### Ejercicio 1
Enumera todas las personas que aparecen mencionadas por su nombre propio en la fuente que sigue.

═══ Fuente ═══

Y, cuando Soraya Sáenz de Santamaría, advirtiera a los fiscales catalanes –17 de noviembre- que debían obediencia jerárquica a los mandatos del Fiscal General del Estado, dejaba dicho que la única razón jurídica para denunciar a Artur Mas se argumentaba en el “ordeno y mando” del “Gobierno de la Nación”.
Presiones, interferencias, imposiciones. Esas son las razones sobre las que se va a sustentar una demanda política contra la Generalitat de Catalunya y su presidente, tras la movilización popular del pasado día 9 de noviembre. Si las razones son tan claras y evidentes como se dice respecto a la comisión de varios presuntos delitos, ¿por qué se ha tardado tanto tiempo -dos semanas después del “simulacro de consulta”- para formalizar la denuncia?. ¿Por qué tanto tiempo de espera si ya el día 11, Alicia Sánchez Camacho, en un alarde de estupidez, anunciaba que la querella estaba ultimada?.
La pregunta que a continuación se suscita es todavía más inquietante. ¿Qué ocurriría si el Tribunal Superior de Justicia de Catalunya no admite a trámite, por falta de indicios probatorios, la querella que vaya a presentarse?. ¿Y si la archiva?. ¿Quedaría Torres Dulce desacreditado? ¿Y el Gobierno español?.
Conducir un problema político a la vía de la justicia penal es añadir gasolina al fuego. Ahondar en la fractura. Al punto de no retorno. Más déficit democrático en un sistema donde la convivencia se torna ya en insoportable y donde el Gobierno español y sus brazos ejecutores se han convertido en una máquina eficaz de crear independentistas en Catalunya.
Pero si la baja calidad democrática de las decisiones adoptadas fuera insuficiente, ha aparecido en escena el garante constitucional de la “unidad patria”. Sí, las Fuerzas Armadas. España, junto a Turquía, comparte el extraño orgullo de reservar en sus textos constitucionales la unidad de sus territorios a los militares.
Por norma general, los términos “democracia” y “militar” no suelen compadecerse en la mayoría de los casos. La democracia es más de hablar, de dialogar, de convivir. Y lo militar tiene más que ver con la fuerza, las armas, el tutelaje. No diré que sean conceptos oxímoron pero se acercan al contrasentido.
Pues bien, en medio de de la convulsión catalana, de la voluntad de su ciudadanía por expresarse y al choque de legitimidades entre la legalidad y la democracia, ha aparecido en escena el Jefe del Ejército de Tierra, el General Jaime Domínguez Buj. Para que nadie pueda acusarme de manipular sus palabras, reproduciré lo publicado en un medio tan poco sospechoso como “libertad digital”.
“El Jefe del Estado Mayor del Ejército de Tierra (JEME), general Jaime Domínguez Buj, ha participado este miércoles en Madrid en un desayuno informativo organizado por el Instituto de Cuestiones Internacionales y Política Exterior. Allí ha sido preguntado por diversas cuestiones de la actualidad informativa, entre las que ha destacado la actual relación de Cataluña con la Administración central.
Según habría dicho, "cuando la metrópoli se hace débil" es cuando "se produce la caída" y que "procesos" de este tipo se producen "cuando el poder central es débil", como ocurrió cuando España perdió sus últimas colonias en 1898. No obstante, habría dejado claro que no cree que el problema se resuelva con "el empleo de la fuerza", según ha recogido en un teletipo la agencia de noticias Europa Press.

═══ Material para procesar ═══

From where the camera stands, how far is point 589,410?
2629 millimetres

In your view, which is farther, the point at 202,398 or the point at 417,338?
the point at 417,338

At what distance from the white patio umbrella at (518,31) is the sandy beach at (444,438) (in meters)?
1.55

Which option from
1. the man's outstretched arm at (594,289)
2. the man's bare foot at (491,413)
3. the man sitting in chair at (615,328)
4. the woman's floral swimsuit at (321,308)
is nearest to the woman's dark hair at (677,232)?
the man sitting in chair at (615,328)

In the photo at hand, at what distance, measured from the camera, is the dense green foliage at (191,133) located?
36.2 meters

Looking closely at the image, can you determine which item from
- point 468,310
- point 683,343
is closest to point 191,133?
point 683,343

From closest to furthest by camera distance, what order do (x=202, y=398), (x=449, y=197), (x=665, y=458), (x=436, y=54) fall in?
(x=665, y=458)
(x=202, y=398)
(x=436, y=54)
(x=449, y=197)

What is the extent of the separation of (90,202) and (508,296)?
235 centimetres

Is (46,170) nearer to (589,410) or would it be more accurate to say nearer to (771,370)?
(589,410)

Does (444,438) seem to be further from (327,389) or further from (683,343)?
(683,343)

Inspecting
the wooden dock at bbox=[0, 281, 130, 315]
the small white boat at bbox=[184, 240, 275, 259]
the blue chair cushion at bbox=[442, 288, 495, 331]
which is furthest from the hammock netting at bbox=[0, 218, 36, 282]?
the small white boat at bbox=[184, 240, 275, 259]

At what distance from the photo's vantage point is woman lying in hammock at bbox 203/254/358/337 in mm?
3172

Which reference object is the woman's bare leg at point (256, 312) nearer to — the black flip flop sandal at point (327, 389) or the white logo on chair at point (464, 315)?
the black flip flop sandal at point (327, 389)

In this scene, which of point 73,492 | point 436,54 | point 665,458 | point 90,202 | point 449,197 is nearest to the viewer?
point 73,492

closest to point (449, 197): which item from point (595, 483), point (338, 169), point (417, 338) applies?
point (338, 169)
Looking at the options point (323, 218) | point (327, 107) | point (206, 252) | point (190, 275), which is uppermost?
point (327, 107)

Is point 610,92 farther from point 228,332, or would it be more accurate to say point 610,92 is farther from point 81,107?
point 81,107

═══

### Ejercicio 2
Transcribe cada línea de las filas anteriores en la que figure la palabra "accurate".

### Respuesta escrita 1
Soraya Sáenz de Santamaría, Artur Mas, Alicia Sánchez Camacho, Torres Dulce y Jaime Domínguez Buj.

### Respuesta escrita 2
Is (46,170) nearer to (589,410) or would it be more accurate to say nearer to (771,370)?
Is point 610,92 farther from point 228,332, or would it be more accurate to say point 610,92 is farther from point 81,107?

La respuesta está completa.